Write out, unchanged, the lines from the one holding "At what distance from the camera" to the close of the listing. Both the first and last lines belong in it.

### Records for this task

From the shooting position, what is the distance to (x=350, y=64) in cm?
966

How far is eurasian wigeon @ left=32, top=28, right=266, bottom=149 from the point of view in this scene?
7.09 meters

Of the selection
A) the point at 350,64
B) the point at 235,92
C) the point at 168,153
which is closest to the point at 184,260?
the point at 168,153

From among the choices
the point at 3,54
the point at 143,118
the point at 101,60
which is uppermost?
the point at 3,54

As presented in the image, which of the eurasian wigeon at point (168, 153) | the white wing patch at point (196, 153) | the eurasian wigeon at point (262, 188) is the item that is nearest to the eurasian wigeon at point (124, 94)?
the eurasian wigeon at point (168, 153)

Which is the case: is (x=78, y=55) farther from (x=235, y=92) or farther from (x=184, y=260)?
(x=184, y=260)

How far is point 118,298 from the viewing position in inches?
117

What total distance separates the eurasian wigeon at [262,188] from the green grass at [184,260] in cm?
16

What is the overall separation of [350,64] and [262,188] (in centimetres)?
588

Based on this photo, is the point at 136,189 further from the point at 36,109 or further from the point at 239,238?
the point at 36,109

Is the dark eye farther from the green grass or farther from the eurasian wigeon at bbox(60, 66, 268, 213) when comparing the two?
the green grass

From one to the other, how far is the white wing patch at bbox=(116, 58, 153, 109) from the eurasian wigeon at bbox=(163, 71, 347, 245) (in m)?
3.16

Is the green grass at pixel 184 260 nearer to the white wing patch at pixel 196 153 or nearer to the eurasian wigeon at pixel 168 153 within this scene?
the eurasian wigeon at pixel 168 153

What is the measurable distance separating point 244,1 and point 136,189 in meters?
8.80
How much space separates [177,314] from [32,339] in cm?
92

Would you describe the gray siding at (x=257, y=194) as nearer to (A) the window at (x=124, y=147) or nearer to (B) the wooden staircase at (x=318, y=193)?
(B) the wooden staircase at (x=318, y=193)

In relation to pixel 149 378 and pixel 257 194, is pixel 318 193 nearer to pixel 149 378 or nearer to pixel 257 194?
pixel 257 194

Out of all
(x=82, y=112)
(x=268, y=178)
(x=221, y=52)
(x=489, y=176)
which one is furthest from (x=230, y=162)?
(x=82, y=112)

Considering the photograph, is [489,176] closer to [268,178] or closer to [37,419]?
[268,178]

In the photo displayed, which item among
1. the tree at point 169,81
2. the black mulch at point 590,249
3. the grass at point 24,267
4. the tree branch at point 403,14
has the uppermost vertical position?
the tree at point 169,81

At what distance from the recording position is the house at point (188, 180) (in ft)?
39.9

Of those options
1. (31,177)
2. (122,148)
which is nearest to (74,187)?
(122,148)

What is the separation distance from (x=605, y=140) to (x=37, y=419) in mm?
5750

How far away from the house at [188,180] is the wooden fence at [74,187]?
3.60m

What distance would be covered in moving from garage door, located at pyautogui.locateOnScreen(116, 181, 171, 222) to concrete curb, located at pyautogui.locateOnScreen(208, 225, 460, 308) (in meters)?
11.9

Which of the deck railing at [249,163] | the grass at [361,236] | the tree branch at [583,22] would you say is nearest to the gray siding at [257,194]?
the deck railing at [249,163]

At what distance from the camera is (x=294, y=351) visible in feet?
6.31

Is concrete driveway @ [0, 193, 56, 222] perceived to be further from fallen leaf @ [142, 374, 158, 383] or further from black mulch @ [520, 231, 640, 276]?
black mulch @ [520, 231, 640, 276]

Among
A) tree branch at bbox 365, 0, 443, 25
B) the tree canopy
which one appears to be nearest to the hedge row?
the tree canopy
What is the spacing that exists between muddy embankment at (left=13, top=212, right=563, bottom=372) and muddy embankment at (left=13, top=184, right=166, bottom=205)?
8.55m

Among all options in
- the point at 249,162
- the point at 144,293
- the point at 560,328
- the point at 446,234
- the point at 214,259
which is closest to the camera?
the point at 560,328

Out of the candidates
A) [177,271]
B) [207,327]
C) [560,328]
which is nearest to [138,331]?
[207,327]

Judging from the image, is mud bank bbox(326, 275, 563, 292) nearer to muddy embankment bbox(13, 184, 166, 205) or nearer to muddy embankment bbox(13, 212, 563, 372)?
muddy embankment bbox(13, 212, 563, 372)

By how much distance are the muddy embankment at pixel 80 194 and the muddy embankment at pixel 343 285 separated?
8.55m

######

◆ Solved exercise
At what distance from the camera is (x=294, y=351) visible in feet?
6.31

Is concrete driveway @ [0, 193, 56, 222] perceived to be further from fallen leaf @ [142, 374, 158, 383] or further from black mulch @ [520, 231, 640, 276]?
black mulch @ [520, 231, 640, 276]

Among
A) tree branch at bbox 365, 0, 443, 25
B) the tree canopy
which one appears to be nearest to the hedge row?
the tree canopy
What is the spacing that exists between muddy embankment at (left=13, top=212, right=563, bottom=372) and muddy embankment at (left=13, top=184, right=166, bottom=205)?
8.55m

Among all options in
- the point at 249,162
- the point at 144,293
- the point at 560,328
- the point at 446,234
- the point at 214,259
which is closest to the camera?
the point at 560,328

Out of the candidates
A) [177,271]
B) [207,327]
C) [560,328]
which is nearest to [138,331]?
[207,327]

Judging from the image, is mud bank bbox(326, 275, 563, 292) nearer to muddy embankment bbox(13, 184, 166, 205) or nearer to muddy embankment bbox(13, 212, 563, 372)?
muddy embankment bbox(13, 212, 563, 372)

By how much distance are the muddy embankment at pixel 80 194 and the muddy embankment at pixel 343 285 separated?
8.55m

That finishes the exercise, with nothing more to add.